After the ejaculation the sperm cells are cloaked by a slightly alkaline, buffering seminal plasma that protects them from the acidic vaginal milieu. Nevertheless a large portion of the sperm cells meets there their end. The survivors are attracted by the alkaline, sperm-friendly milieu of the cervix.

At the time of ovulation the properties of the cervix mucus changes from a "sperm-hostile "environment to a very "sperm-friendly" one.

Before the ovulation (Fig. 26) the cervical canal is narrow and the cervix mucus is strongly meshed (it forms the so-called cervical barrier) that hinders the passage of sperm cells.

At the time of ovulation (Fig. 27) the cervix wall becomes looser and the canal wide. The folds of the mucosa (Fig. 28) increase in number and let deeper and branched crypts come into being; there are then also more cervix glands.
Under the influence of the estradiol that increases shortly before ovulation the cervix mucus is restructured and the mucus barrier becomes passable for sperm cells.

Fig. 26 - Cervix canal before ovulation

  1. Sperm cells
  2. Mucus fibers (strongly meshed)
  3. Crypt of a cervix gland

Fig. 27 - Cervix canal during ovulation

Mucus fibers (loosely meshed)
Portio entrance

Fig. 26

Before ovulation the cervix canal is narrow, with a few, small cervix glands, and the mucus is highly meshed. The sperm cells "jam up" at the portio entrance.

Fig. 27

At ovulation the cervix canal becomes a lot wider, with many, widely branching cervix glands, and the mucus becomes loosely meshed. Passages form therein and the sperm cells are now able to pass through.

With the restructuring of the cervical barrier the mucus becomes thinner and more fluid. Therein meandering passages coated with specific chemotactic molecules form that the sperm cells will prefer in order to pass through the cervix.

The passage through the cervical canal is an important step for the selection of the sperm cells.
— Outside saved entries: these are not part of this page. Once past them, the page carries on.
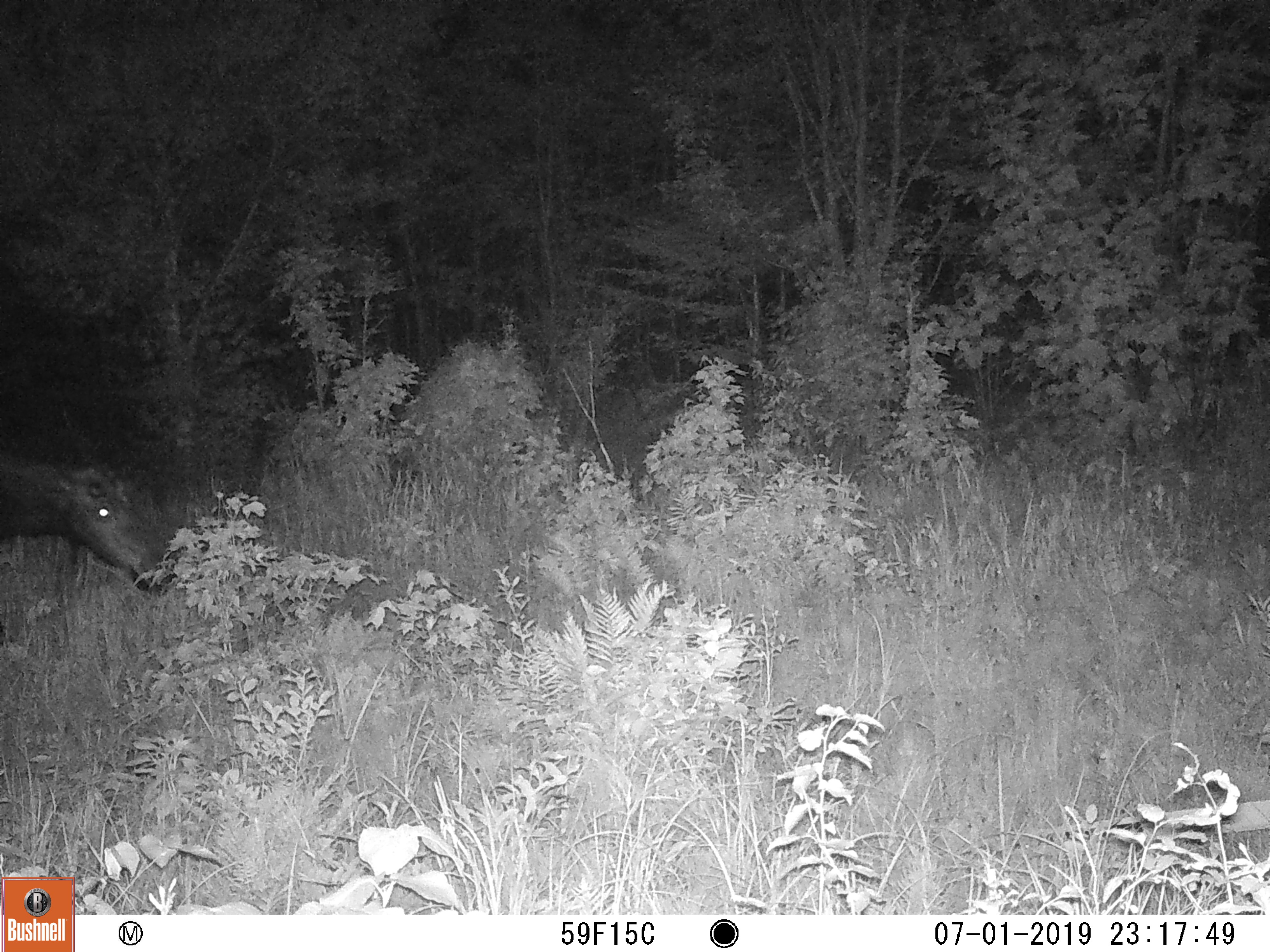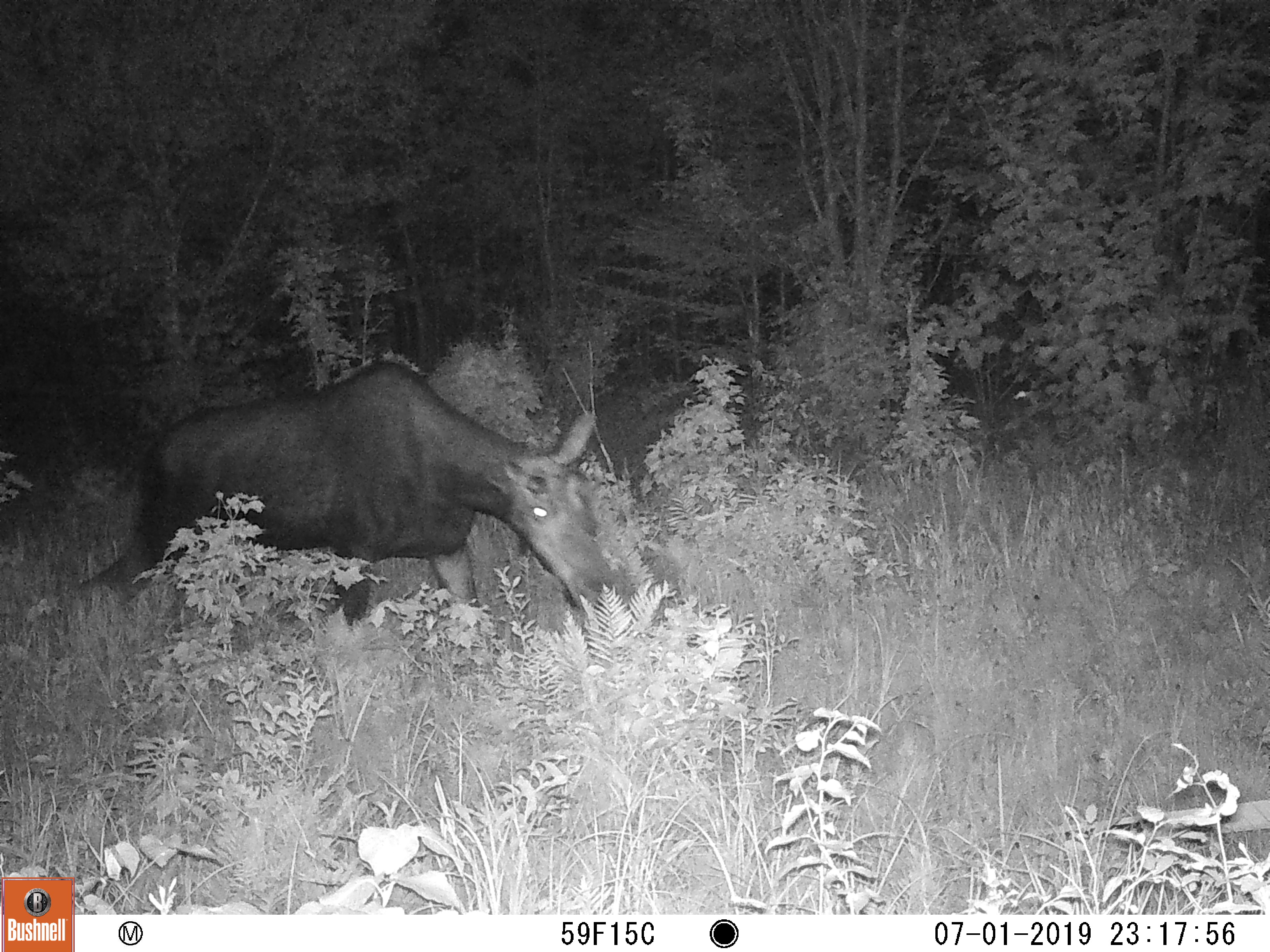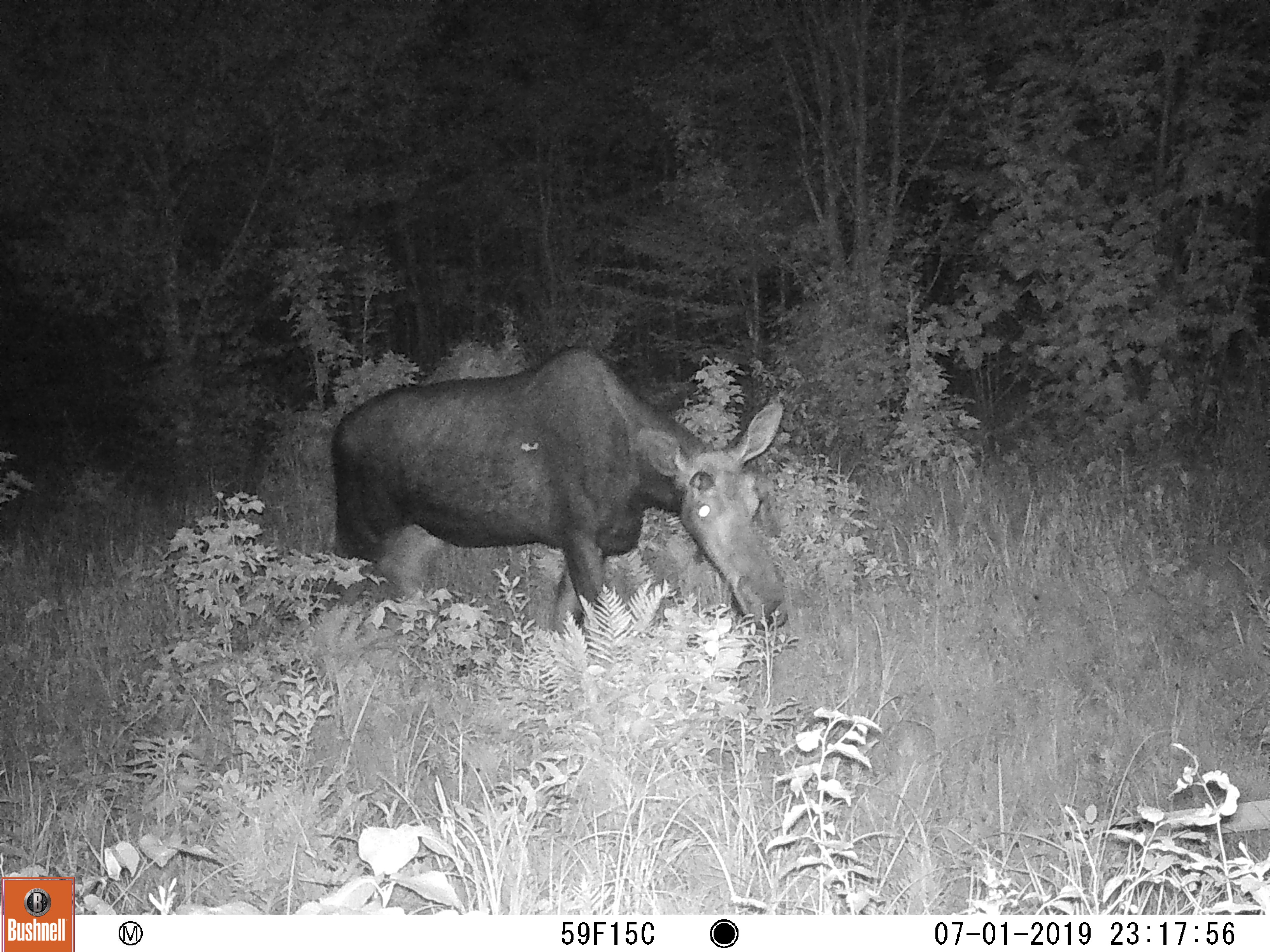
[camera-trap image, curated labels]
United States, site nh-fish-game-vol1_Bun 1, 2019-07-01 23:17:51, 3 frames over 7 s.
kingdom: Animalia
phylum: Chordata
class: Mammalia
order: Artiodactyla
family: Cervidae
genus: Alces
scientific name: Alces alces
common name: moose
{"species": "moose (Alces alces)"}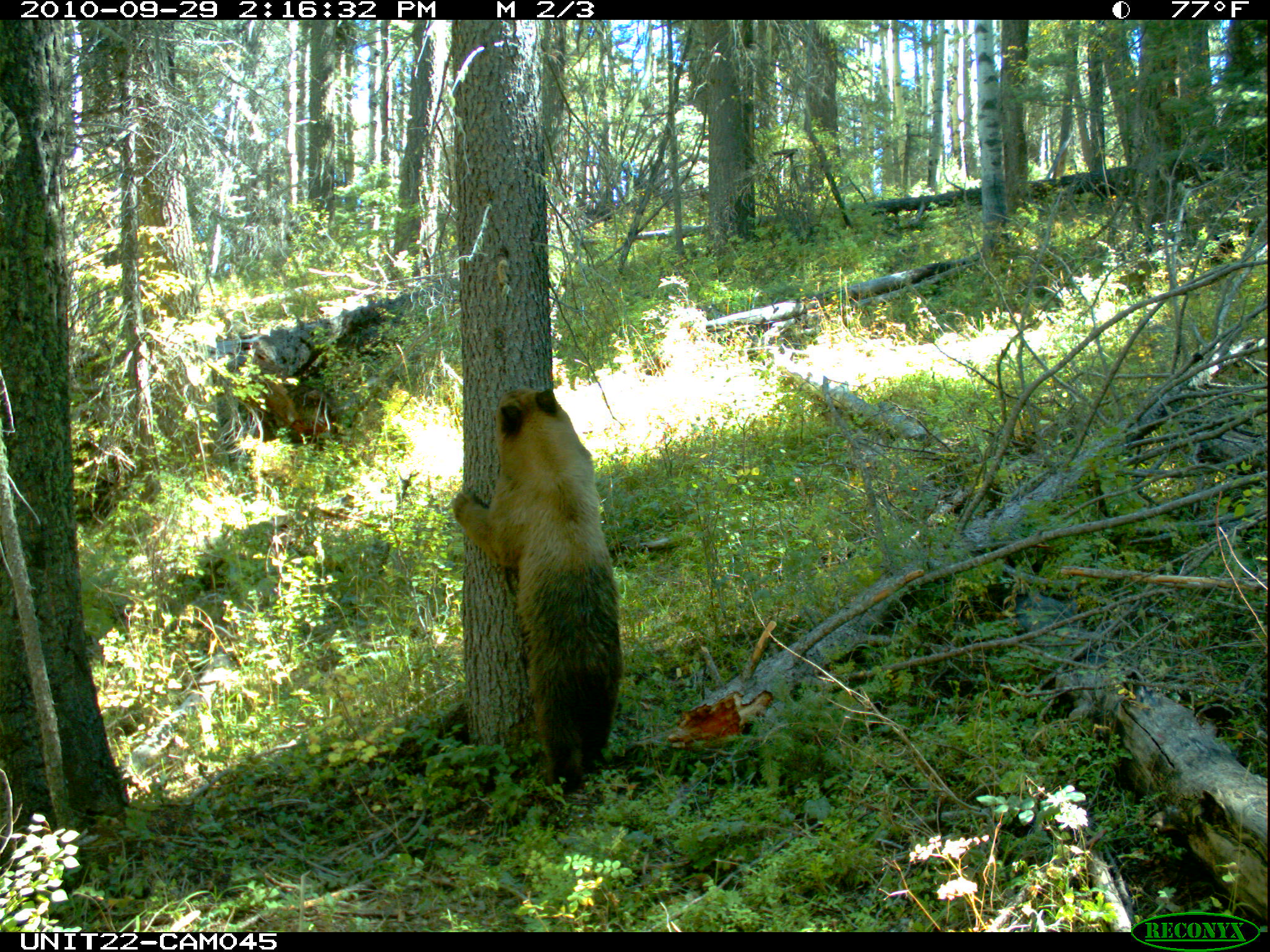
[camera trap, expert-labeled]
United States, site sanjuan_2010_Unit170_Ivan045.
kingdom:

The cervical mucus barrier functions as a filter in which atypical sperm cells remain hanging. They are hindered in ascending by means of a hydrodynamic effect. Through this simple mechanism it is assured that only normally formed and highly mobile sperm cells are able to overcome the cervical mucus barrier.

In assisted fertilization the procedure of the sperm cell filtration and selection process is achieved by centrifugation through a density gradient gel.
Fig. 28 - Histological cross section of the cervical canal

  1. Epithelium (mucus-producing)
  2. Cervical canal
  3. Membrane folds
  4. Crypts (actually cervix glands)

Fig. 28

The epithelial cells that line the cervical canal produce mucus. Epithelial folds form deeply branched crypts in which the mucus collects. Therefore, one also calls these structures cervix glands. At the time of ovulation they widen and deepen, and are able to retain quiescent sperm cells for several days.